50. Gets the lead out, quaintly : HIES
"To hie" is to move quickly, to bolt.

59. Layette item : ONESIE
A “onesie” is a baby’s bodysuit, and is a common gift at a baby shower.

A newborn baby’s collection of clothing and accessories is called a layette.

62. "Das Kapital" topic : LABORERS
"Das Kapital" (entitled "Capital" in English versions) is a book about political economy written by Karl Marx, first published in 1867. The book is in effect an analysis of capitalism, and proffers the opinion that capitalism relies on the exploitation of workers. Marx concludes that the profits from capitalist concerns come from the underpaying of labor.

Down
1. Footwear donned on camera by Mr. Rogers : KEDS
Keds is a brand name of athletic shoe first introduced in 1916 by US Rubber. The shoe was originally marketed as a rubber-soled, canvas-topped sneaker.

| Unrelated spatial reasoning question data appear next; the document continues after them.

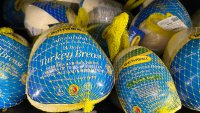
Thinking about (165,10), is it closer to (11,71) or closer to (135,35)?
(135,35)

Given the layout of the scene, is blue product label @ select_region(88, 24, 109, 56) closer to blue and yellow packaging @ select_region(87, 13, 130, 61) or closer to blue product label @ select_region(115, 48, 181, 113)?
blue and yellow packaging @ select_region(87, 13, 130, 61)

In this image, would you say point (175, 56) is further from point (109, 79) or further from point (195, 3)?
point (195, 3)

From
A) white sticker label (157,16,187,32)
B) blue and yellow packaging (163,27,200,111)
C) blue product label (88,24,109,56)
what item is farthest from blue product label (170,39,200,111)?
blue product label (88,24,109,56)

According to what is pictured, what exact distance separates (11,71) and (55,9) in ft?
0.87

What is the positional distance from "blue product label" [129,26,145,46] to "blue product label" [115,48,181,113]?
0.11m

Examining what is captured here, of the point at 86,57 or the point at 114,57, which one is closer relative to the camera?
the point at 86,57

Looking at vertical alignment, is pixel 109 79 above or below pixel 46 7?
below

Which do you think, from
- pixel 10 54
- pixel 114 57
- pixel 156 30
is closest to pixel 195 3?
pixel 156 30

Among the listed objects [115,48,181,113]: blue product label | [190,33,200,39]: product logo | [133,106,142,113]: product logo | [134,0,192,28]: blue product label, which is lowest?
[133,106,142,113]: product logo

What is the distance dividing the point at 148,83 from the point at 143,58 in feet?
0.26

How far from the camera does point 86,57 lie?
2.51 ft

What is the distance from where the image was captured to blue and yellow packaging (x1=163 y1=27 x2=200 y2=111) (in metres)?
0.83

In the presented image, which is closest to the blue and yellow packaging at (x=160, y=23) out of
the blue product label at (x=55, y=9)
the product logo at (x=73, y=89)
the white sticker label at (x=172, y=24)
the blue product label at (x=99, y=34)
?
the white sticker label at (x=172, y=24)

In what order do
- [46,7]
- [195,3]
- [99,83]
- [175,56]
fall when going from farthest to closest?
[195,3], [46,7], [175,56], [99,83]
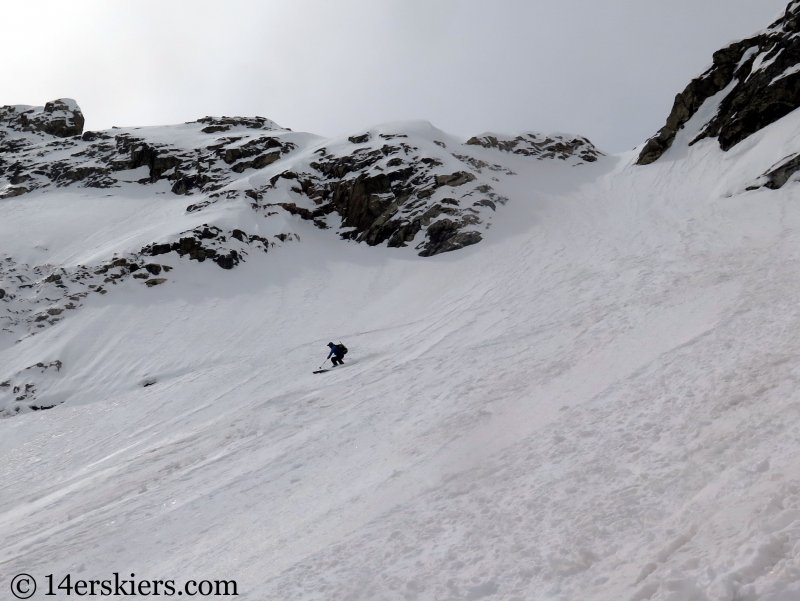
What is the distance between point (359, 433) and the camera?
10273mm

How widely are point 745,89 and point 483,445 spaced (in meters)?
33.3

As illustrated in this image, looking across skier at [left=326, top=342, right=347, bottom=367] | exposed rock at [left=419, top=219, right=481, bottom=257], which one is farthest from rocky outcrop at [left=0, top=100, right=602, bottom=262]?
skier at [left=326, top=342, right=347, bottom=367]

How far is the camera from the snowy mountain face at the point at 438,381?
561cm

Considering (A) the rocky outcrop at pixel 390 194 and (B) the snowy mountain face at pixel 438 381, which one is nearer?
(B) the snowy mountain face at pixel 438 381

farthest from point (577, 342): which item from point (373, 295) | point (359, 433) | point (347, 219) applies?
point (347, 219)

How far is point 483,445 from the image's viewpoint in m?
8.25

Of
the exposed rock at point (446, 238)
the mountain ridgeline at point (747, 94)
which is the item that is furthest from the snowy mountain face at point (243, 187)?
the mountain ridgeline at point (747, 94)

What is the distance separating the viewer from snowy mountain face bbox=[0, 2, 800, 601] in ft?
18.4

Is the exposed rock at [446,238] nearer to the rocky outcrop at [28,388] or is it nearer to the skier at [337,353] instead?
the skier at [337,353]

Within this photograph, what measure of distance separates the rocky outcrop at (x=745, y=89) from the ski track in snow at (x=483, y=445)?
29.3 ft

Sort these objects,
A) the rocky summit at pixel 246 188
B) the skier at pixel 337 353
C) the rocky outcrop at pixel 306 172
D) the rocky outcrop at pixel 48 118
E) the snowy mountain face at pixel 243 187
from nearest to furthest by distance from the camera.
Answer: the skier at pixel 337 353 → the snowy mountain face at pixel 243 187 → the rocky summit at pixel 246 188 → the rocky outcrop at pixel 306 172 → the rocky outcrop at pixel 48 118

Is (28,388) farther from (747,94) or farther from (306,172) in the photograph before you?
(747,94)

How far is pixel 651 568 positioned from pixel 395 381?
8754 mm

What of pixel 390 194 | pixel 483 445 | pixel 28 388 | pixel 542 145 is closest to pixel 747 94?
pixel 542 145
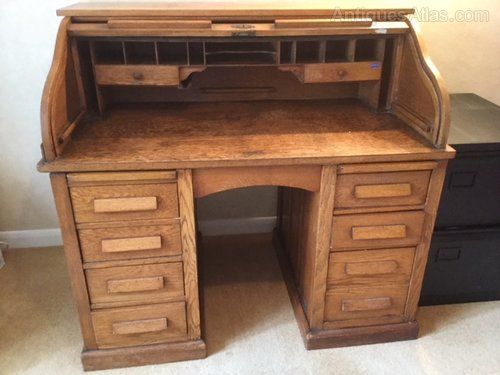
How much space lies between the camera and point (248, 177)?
133cm

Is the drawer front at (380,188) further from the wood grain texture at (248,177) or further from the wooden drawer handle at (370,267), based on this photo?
the wooden drawer handle at (370,267)

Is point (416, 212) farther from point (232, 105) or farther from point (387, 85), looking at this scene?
point (232, 105)

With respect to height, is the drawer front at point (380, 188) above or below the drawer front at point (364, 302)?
above

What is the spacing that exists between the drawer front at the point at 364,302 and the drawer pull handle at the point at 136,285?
22.5 inches

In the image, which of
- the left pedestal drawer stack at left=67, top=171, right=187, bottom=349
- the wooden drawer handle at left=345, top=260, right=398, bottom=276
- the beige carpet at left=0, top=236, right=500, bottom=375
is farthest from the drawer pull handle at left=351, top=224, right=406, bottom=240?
the left pedestal drawer stack at left=67, top=171, right=187, bottom=349

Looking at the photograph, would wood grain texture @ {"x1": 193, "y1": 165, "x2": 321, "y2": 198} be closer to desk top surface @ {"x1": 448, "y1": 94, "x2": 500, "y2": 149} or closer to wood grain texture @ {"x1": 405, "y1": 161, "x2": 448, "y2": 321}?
wood grain texture @ {"x1": 405, "y1": 161, "x2": 448, "y2": 321}

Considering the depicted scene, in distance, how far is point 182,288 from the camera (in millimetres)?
1468

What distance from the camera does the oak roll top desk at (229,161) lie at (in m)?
1.31

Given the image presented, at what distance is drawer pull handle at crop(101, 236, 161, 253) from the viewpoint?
4.45 feet

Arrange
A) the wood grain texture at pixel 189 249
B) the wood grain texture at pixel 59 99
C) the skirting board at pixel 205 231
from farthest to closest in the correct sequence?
the skirting board at pixel 205 231
the wood grain texture at pixel 189 249
the wood grain texture at pixel 59 99

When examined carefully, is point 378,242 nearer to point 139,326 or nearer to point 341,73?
point 341,73

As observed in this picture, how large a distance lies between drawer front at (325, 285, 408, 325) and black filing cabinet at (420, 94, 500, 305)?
9.2 inches

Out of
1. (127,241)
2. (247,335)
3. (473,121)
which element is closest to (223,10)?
(127,241)

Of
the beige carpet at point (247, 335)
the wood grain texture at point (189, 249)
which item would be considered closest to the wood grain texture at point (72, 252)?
the beige carpet at point (247, 335)
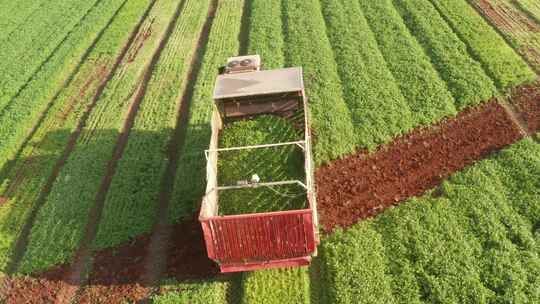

The “Mister Rogers’ Neighborhood” TV show starred Fred Rogers. It was the second longest running series on PBS television after that other iconic children's show "Sesame Street".

3. Onetime Strom Thurmond designation : DIXIECRAT
Dixiecrats were members of the States’ Rights Democratic Party, a segregationist group that was disbanded after only a few months of activity, in 1948. The Dixiecrats were a breakaway faction from the Democratic Party. The Dixiecrat party platform was centered around States’ rights, racial segregation and white supremacy.

Strom Thurmond was a US Senator for the state of South Carolina for 48 years, until he stepped down in 2003. Thurmond was the oldest-serving senator in US history. He retired from his office at the age of 100-years-old, and passed away just a few months after leaving Washington.

4. Comics pet in a horned helmet : SNERT
Snert is the clever dog that belongs to Hägar the Horrible in the classic comic strip.

5. Rows : MELEES
Our word “melee” comes from the French “mêlée”, and in both languages the word means "confused fight".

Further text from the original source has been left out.